Quoi qu’il en soit, je finissais par plonger complètement dans une courte nuit mais les lueurs de l’aurore me voyaient bien souvent éveillée avant la maisonnée. J’avais bien tenté de m’endormir avec un ours en peluche ou une poupée essayant de me persuader que la tendresse éloignerait les monstres de la nuit, je les retrouvais invariablement par terre, cul par-dessus tête et c’était un déchirement pour moi. Je me sentais honteuse de ne pas savoir aimer et prendre soin de ces compagnons d’infortune.

Plus tard, à l’adolescence, la fuite du sommeil et la fuite dans le sommeil se sont confondus : j’avais toujours autant de mal à le trouver, au matin cependant, je ne voulais pas ouvrir les yeux. Tous les adolescents sont des insomniaques le soir, et des marmottes le jour et je n’échappais pas au stéréotype ! Ah les réveils à midi, quand le soleil tape sur les vitres de la chambre, qu’une miette de soleil vous chauffe la nuque, les longues minutes à s’étirer en observant le plafond avec l’attention ou à se pelotonner pour grappiller avec délectation quelques minutes encore de ce plaisir sensuel bien que parfaitement innocent !

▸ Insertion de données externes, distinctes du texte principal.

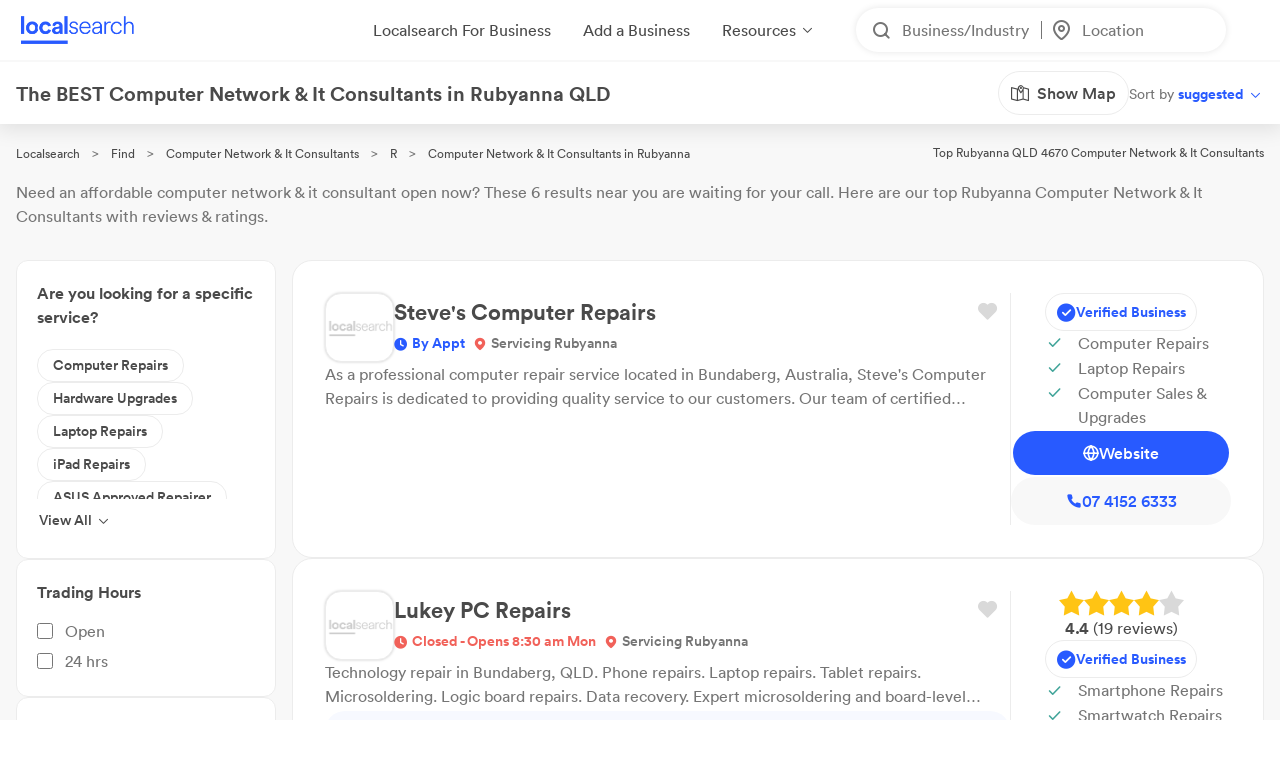

--- FILE ---
content_type: application/javascript
request_url: https://www.localsearch.com.au/dist/1769742585/SidebarFilters.2fbf7c2c.js
body_size: 2498
content:
!function(e,t,n,r,i){var o="undefined"!=typeof globalThis?globalThis:"undefined"!=typeof self?self:"undefined"!=typeof window?window:"undefined"!=typeof global?global:{},l="function"==typeof o[r]&&o[r],s=l.cache||{},a="undefined"!=typeof module&&"function"==typeof module.require&&module.require.bind(module);function c(t,n){if(!s[t]){if(!e[t]){var i="function"==typeof o[r]&&o[r];if(!n&&i)return i(t,!0);if(l)return l(t,!0);if(a&&"string"==typeof t)return a(t);var u=Error("Cannot find module '"+t+"'");throw u.code="MODULE_NOT_FOUND",u}p.resolve=function(n){var r=e[t][1][n];return null!=r?r:n},p.cache={};var d=s[t]=new c.Module(t);e[t][0].call(d.exports,p,d,d.exports,o)}return s[t].exports;function p(e){var t=p.resolve(e);return!1===t?{}:c(t)}}c.isParcelRequire=!0,c.Module=function(e){this.id=e,this.bundle=c,this.exports={}},c.modules=e,c.cache=s,c.parent=l,c.register=function(t,n){e[t]=[function(e,t){t.exports=n},{}]},Object.defineProperty(c,"root",{get:function(){return o[r]}}),o[r]=c;for(var u=0;u<t.length;u++)c(t[u])}({da64a:[function(e,t,n,r){var i=e("@parcel/transformer-js/src/esmodule-helpers.js");i.defineInteropFlag(n);var o=e("@swc/helpers/_/_extends"),l=e("@swc/helpers/_/_object_destructuring_empty"),s=e("@swc/helpers/_/_object_spread"),a=e("@swc/helpers/_/_object_spread_props"),c=e("@swc/helpers/_/_object_without_properties"),u=e("@swc/helpers/_/_sliced_to_array"),d=e("@swc/helpers/_/_tagged_template_literal"),p=e("react/jsx-runtime"),f=e("ls-design-client/atoms"),h=e("ls-design-client/layouts"),g=e("ls-design-client/theme"),_=e("react"),m=e("styled-components"),x=i.interopDefault(m),v=e("../../../../../../constants"),w=e("../../../../../../constants/filters"),b=e("../../../../../../context/MapviewContext"),y=e("../../../../../../hooks/useQueryParams"),k=i.interopDefault(y),j=e("../../../../../../utils/arrayHasCaseInsensitiveMatch"),C=i.interopDefault(j),S=e("../../hooks/useFilters"),M=i.interopDefault(S),P=e("../../hooks/useListviewData"),T=i.interopDefault(P),F=e("./FilterSection"),R=i.interopDefault(F);function D(){var e=(0,d._)(["\n  position: sticky;\n  top: 20px;\n  z-index: 999;\n  align-self: flex-start;\n"]);return D=function(){return e},e}function A(){var e=(0,d._)(["\n  width: fit-content;\n"]);return A=function(){return e},e}function H(){var e=(0,d._)(["\n  border-radius: ",";\n  cursor: pointer;\n\n  ","\n  &:hover {\n    background: ",";\n  }\n"]);return H=function(){return e},e}function N(){var e=(0,d._)(["\n  cursor: pointer;\n  margin: 0;\n  margin-right: ",";\n  width: 16px;\n  height: 16px;\n  accent-color: ",";\n  border-width: 40px;\n"]);return N=function(){return e},e}function I(){var e=(0,d._)(["\n  background: url(",");\n  object-fit: cover;\n  border-radius: ",";\n"]);return I=function(){return e},e}function O(){var e=(0,d._)(["\n  position: absolute;\n  top: 50%;\n  left: 50%;\n  transform: translate(-50%, -50%);\n  ","\n  background-color: ",";\n  ",":hover & {\n    background-color: ",";\n  }\n"]);return O=function(){return e},e}var B=(0,x.default)(h.Flex)(D()),E=(0,x.default)(f.FilledButton)(A()),L=(0,x.default)(h.Flex)(H(),(0,g.borderRadius)("md"),(0,g.transition)("background"),(0,g.shade)(100)),q=x.default.input(N(),(0,g.spacing)(3),(0,g.palette)("green")),K=(0,x.default)(f.ButtonBase)(I(),v.IMAGES.listviewImages.filterMap,(0,g.borderRadius)("xxs")),U=(0,x.default)(f.FilledButton)(O(),(0,g.transition)("background-color"),(0,g.backgroundColor)("white"),K,(0,g.backgroundColor)("normal"));function V(e){var t=e.title,n=e.children,r=e.flexProps,i=e.titleSpacing,o=e.itemHeight,l=e.itemCount,u=e.count,d=(0,c._)(e,["title","children","flexProps","titleSpacing","itemHeight","itemCount","count"]);return(0,p.jsx)(f.Card,(0,a._)((0,s._)({p:5,borderRadius:"xs"},d),{children:(0,p.jsx)(R.default,{title:t,flexProps:r,itemCount:l,itemHeight:o,titleSpacing:i,count:u,children:n})}))}n.default=(0,_.forwardRef)(function(e,t){var n=(0,o._)({},(0,l._)(e)),r=(0,T.default)().services,i=(0,b.useMapviewContext)().visibility.setShowMapview,c=(0,M.default)(),d=c.handleServicesClick,h=c.handleTradingHoursClick,g=c.handlePaymentTypesClick,m=c.handleClearAll,x=c.serviceNames,v=c.tradingHours,y=c.paymentTypeNames,j=c.hasFiltersEnabled,S=(0,u._)((0,k.default)(["mapView"],!1,"|"),2),P=S[0],F=S[1],R=(0,_.useCallback)(function(){i(!0),F((0,a._)((0,s._)({},P),{mapView:!0}))},[P,i,F]);return(0,p.jsxs)(B,(0,a._)((0,s._)({direction:"column",gap:2.5},n),{mb:5,ref:t,children:[!!(null==r?void 0:r.length)&&(0,p.jsx)(V,{title:"Are you looking for a specific service?",itemHeight:33.5,itemCount:4,count:x.length,children:r.map(function(e){return(0,p.jsx)(f.Pill,{alignLeft:!0,isActive:(0,C.default)(x,e),onClick:function(){d(e)},children:e.replace(/([/-])/g,"$1​")},e)})}),(0,p.jsx)(V,{title:"Trading Hours",flexProps:{gap:"none"},titleSpacing:3,count:v.length,children:w.TRADING_HOURS_FILTERS.map(function(e){var t=e.value,n=e.label;return(0,p.jsxs)(L,{alignItems:"center",height:"".concat(String(30),"px"),ph:3,ml:-3,onClick:function(){h(t)},children:[(0,p.jsx)(q,{type:"checkbox",readOnly:!0,checked:(0,C.default)(v,t)}),(0,p.jsx)(f.Text,{color:"light",children:n})]},t)})}),(0,p.jsx)(V,{title:"Ways to pay",flexProps:{gap:"none"},titleSpacing:3,itemHeight:30,itemCount:5,count:y.length,children:w.PAYMENT_TYPES_ARRAY.map(function(e){var t=e.value,n=e.label;return(0,p.jsxs)(L,{alignItems:"center",height:"".concat(String(30),"px"),ph:3,ml:-3,onClick:function(){g(t)},children:[(0,p.jsx)(q,{type:"checkbox",readOnly:!0,checked:(0,C.default)(y,t)}),(0,p.jsx)(f.Text,{color:"light",children:n})]},t)})}),(0,p.jsx)(E,{compact:!0,onClick:m,disabled:!j,children:"Clear"}),(0,p.jsx)(f.Card,{p:3,borderRadius:"xs",height:"calc(183px + 1.5rem)",children:(0,p.jsx)(K,{position:"relative",width:"100%",height:"183px",onClick:R,children:(0,p.jsx)(U,{forwardedAs:"div",tertiary:!0,compact:!0,active:!0,color:"lsBlue",icon:"map",children:"Map View"})})})]}))})},{"@swc/helpers/_/_extends":"7uQsN","@swc/helpers/_/_object_destructuring_empty":"4wUdg","@swc/helpers/_/_object_spread":"kexvf","@swc/helpers/_/_object_spread_props":"c7x3p","@swc/helpers/_/_object_without_properties":"7NKXo","@swc/helpers/_/_sliced_to_array":"hefcy","@swc/helpers/_/_tagged_template_literal":"4zTeu","react/jsx-runtime":"1JSyM","ls-design-client/atoms":"gBkY4","ls-design-client/layouts":"4MpWw","ls-design-client/theme":"7O2KV",react:"aiBkD","styled-components":"4S08C","../../../../../../constants":"itrO9","../../../../../../constants/filters":"kTKcC","../../../../../../context/MapviewContext":"3Nh92","../../../../../../hooks/useQueryParams":"1iRG3","../../../../../../utils/arrayHasCaseInsensitiveMatch":"iLKwx","../../hooks/useFilters":"frNMA","../../hooks/useListviewData":"3AyFc","./FilterSection":"fXvP6","@parcel/transformer-js/src/esmodule-helpers.js":"kPSB8"}]},[],0,"parcelRequire94c2");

Les matins d’école étaient douloureux, je repoussais tant le moment du lever que je finissais par m’habiller dans le lit pour conserver un peu de la douce chaleur nocturne pour qu'elle m'accompagne toute la journée.

Aujourd’hui, comme lorsque j’étais enfant, je ne dors pas. Quelques heures volées à l’inquiétude, quelques instants d’apaisement et la ronde de mes pensées reprend, parfois même au tout petit matin, alors que je suis encore couchée.

Je refuse pourtant de prendre des somnifères, de m’anesthésier . Je préfère regarder la vie en face.